# PROBLEM REQUIREMENTS
Set down exactly the lines that run from the line with "[HMI Bz start]" to the end of the data, and nothing else.

# GIVEN RECORDS
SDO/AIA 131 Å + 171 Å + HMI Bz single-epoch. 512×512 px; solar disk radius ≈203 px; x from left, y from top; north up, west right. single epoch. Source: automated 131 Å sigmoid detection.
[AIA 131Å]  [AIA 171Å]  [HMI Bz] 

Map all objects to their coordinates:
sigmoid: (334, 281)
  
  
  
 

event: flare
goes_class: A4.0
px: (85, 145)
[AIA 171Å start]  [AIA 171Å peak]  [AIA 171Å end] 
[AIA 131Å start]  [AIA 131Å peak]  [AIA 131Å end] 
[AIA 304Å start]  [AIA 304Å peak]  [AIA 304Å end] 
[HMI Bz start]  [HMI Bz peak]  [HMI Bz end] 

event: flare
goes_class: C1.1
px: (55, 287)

# RESPONSE FOR THIS EXERCISE
[HMI Bz start]  [HMI Bz peak]  [HMI Bz end] 

event: flare
goes_class: C1.1
px: (55, 287)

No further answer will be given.